Burrell - Jan 05, 2010 10:21:53 am PST #29427 of 30001
Why did Darth Vader cross the road? To get to the Dark Side!

Given that he made fun of ita's headache (!!!)

He not only made fun of her headache, he implied she lacked a good work ethic, then asked her to cover for his own lapses. What a tool!


Kathy A - Jan 05, 2010 10:22:54 am PST #29428 of 30001
We're very stretchy. - Connie Neil

wants to smite New Guy

IcompletelyON, something to make you smile.

Elsie Clark was having one of the worst days of her life when fate intervened in the form of a Chicago businessman wearing shiny shoes.

On her way home to Winnipeg from Christmas spent with her family in Texas, the 79-year-old was stranded at the Dallas-Fort Worth airport for hours after an airport employee left her at the wrong terminal and she missed her plane...

Dean Germeyer, who runs a computer software consulting company in Chicago, had been scheduled to depart Texas later that evening, but at the last moment caught an earlier flight.

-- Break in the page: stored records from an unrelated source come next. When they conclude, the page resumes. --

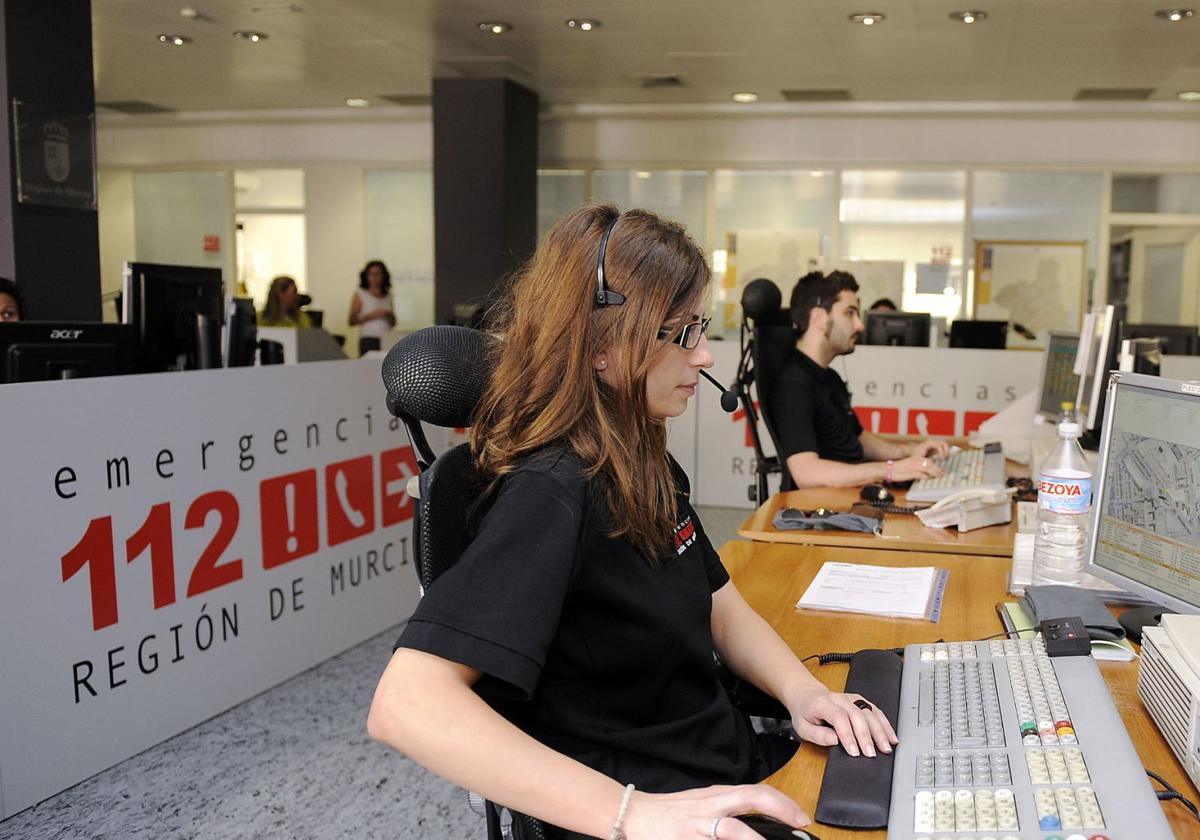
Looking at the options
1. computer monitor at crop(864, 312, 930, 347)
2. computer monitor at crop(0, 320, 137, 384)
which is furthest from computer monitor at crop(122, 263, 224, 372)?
computer monitor at crop(864, 312, 930, 347)

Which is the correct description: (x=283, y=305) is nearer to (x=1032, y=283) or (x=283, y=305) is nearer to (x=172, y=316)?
(x=172, y=316)

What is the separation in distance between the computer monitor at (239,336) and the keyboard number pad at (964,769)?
283cm

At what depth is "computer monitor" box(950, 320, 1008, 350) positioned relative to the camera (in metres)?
5.79

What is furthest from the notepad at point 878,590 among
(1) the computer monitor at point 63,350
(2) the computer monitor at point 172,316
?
(2) the computer monitor at point 172,316

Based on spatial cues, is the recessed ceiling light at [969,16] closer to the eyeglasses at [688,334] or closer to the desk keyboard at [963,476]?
the desk keyboard at [963,476]

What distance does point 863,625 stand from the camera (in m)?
1.58

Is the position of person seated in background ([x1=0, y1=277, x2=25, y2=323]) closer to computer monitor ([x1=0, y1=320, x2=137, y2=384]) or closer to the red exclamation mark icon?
computer monitor ([x1=0, y1=320, x2=137, y2=384])

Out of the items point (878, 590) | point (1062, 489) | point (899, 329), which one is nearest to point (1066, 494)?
point (1062, 489)

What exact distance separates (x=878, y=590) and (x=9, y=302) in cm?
337

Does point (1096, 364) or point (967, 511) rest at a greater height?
point (1096, 364)

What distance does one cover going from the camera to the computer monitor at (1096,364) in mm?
2832

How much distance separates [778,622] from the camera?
1.60m

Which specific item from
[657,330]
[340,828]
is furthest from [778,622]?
[340,828]

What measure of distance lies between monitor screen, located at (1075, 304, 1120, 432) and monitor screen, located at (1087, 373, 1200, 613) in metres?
1.17
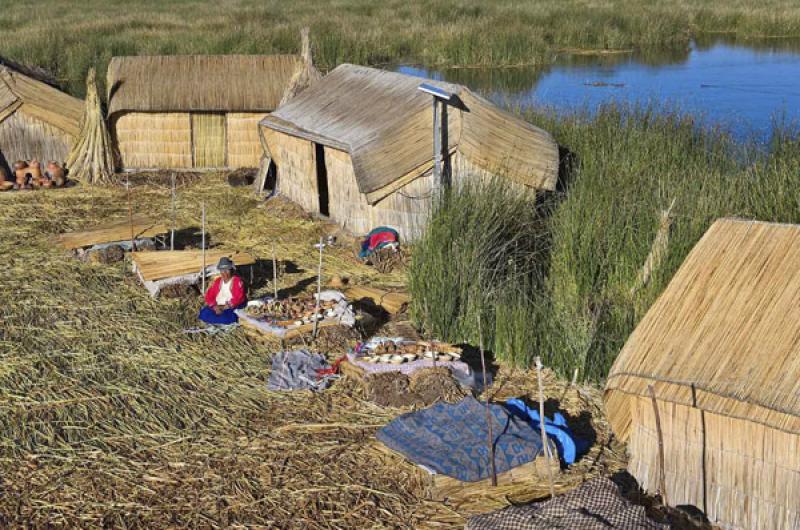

Seated across the aisle from Clark, Germeyer said he had immediately noticed that she was having a bad day...

Although Clark didn't ask for his help, Germeyer found himself making arrangements with the stewardess to have a wheel chair ready when the plane landed so that they could rush across the airport to catch her connecting flight.

When they landed, Germeyer hurried Clark to her next terminal, but Clark had already missed her second flight. The airline offered her a night for a discounted rate at a nearby hotel or she could sleep at the airport. That didn't sit well with Germeyer.

"She is somebody's grandmother," Germeyer said. "And to slide this piece of paper across the desk and say, 'Here is your voucher, good luck,' when she hasn't eaten, doesn't have her luggage, and doesn't know Chicago... I just wanted to make sure that she got some sleep that night."

So, Germeyer called his wife, who had dinner waiting at their Streeterville condo, and said to put an extra place setting on the table.

Suddenly, Clark found herself being whisked away to their home some 56 floors above the city looking up Lake Shore Drive and out over Lake Michigan. After dinner, Germeyer took her on a tour of the city before putting her up in a suite at the Affinia Hotel next to his building. He arranged for a car to take her back to the airport the next day.

"I just sat down when I got to the hotel and I cried and cried and cried," said Clark. "Everything he did for me was just so beautiful. How do you say thanks to a man like that?"


msbelle - Jan 05, 2010 10:25:59 am PST #29429 of 30001
I remember the crazy days. 500 posts an hour. Nubmer! Natgbsb

Oh, I love him. I hope he gets a ton of nice letters and email from that, not to mention some business.